Saturday, April 12, 2014

End of Part II



It's simply a feeling.  When I'm outside of the States I feel better - mentally, emotionally, maybe even physically.  I feel alive when I am in a foreign land.  All my senses are heightened.  It is discovery.  It is an education I could never get from a university.  I find it all, even the most ordinary things, inspiring.  I am fascinated by how people live.  Not in a scientific anthropological way.  That is for the academics.  It is the details of life.  That is what interests me.

It is not that I dislike my country.  But the US just doesn't move me anymore.  It's an old story, I know it.  I've spent at least 43 of my 45 years there.  It's not going to surprise or excite me at this point.  It is safe to assume, statistically, that I have lived more than half of my life.  Do I want to spend the next 30 or 40 years digging deeper into America?  The answer is no.  I've barely scuffed the rest of this great, blue marble called Earth.  There is a lot more out there.

So why Kyoto?  Like so many Japanese things it is difficult to explain.  But I feel a connection.  Week after week, month after month in Kyoto I found more and more in common with the Japanese.  Habits, a certain aesthetic, an approach to life.  The way I do things, things I've done since I was an adolescent, I discovered were the same as the Japanese.  I would have regular "ah-yes-of-course" moments, when I would suddenly understand, and realize at the same time that I always knew.  My short answer to that question is: I simply like the Japanese way.  I smile a lot in Kyoto.

I'm not trying to be Japanese.  As anyone that knows me can attest, I've always been more oriented towards Europe.  Since my first trip to Germany when I was 12-years-old I've been  captivated by European culture.  Japan was certainly on my radar of places I wanted to go, but I visited London, Paris, Berlin and Milan dozens of times before I ever thought to go to the Land of the Rising Sun.

Is it possible to face the wrong direction for 30 years?  To look for oneself in the wrong place?  I've always maintained that you can't know the place you grew up in, or the place where you are currently living is the best until you have lived elsewhere.  How can you say, "New York is the best city in the world"?  Or Boise or Gstaad or Johannesburg or Buenos Aires or Shanghai?  Without traveling, without living somewhere else it is empty, jingoist braggadocio.  There is a whole giant world beyond your backyard.

I do believe when you find your place you know it.  There is a feeling you've lived there your whole life.  That is Kyoto for me.  I never thought I'd fall in love with another city after Paris.  But I have.  Of course New York inspired me for a time and I'll always love New York.  But I don't need New York anymore, I've outgrown it.

**SHORT TASK 1:** Repeat the stretch of the Kyoto piece from "It is not that" through "more out there." word for word.
**SHORT TASK 2:**
Answer these questions using the Kyoto piece:
(a) How many of the writer's 45 years have been spent in the US?
(b) How old was the writer on the first trip to Germany?
(c) After which city did the writer never expect to fall in love with another?
The data after this point is separate material, not part of the Kyoto piece.

**DATA SHOWN:**
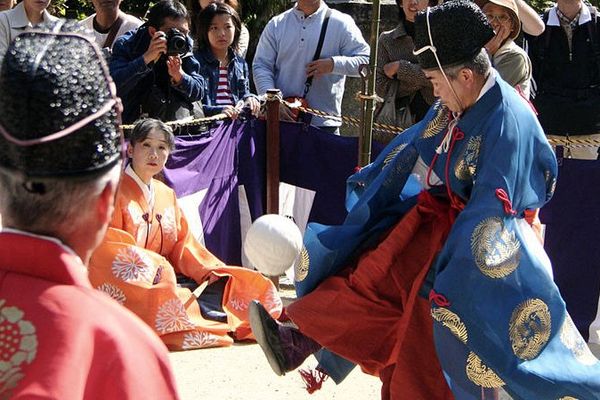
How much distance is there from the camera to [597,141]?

**CORRECT RESULT 1:**
It is not that I dislike my country.  But the US just doesn't move me anymore.  It's an old story, I know it.  I've spent at least 43 of my 45 years there.  It's not going to surprise or excite me at this point.  It is safe to assume, statistically, that I have lived more than half of my life.  Do I want to spend the next 30 or 40 years digging deeper into America?  The answer is no.  I've barely scuffed the rest of this great, blue marble called Earth.  There is a lot more out there.

**CORRECT RESULT 2:**
(a) At least 43
(b) 12 years old
(c) Paris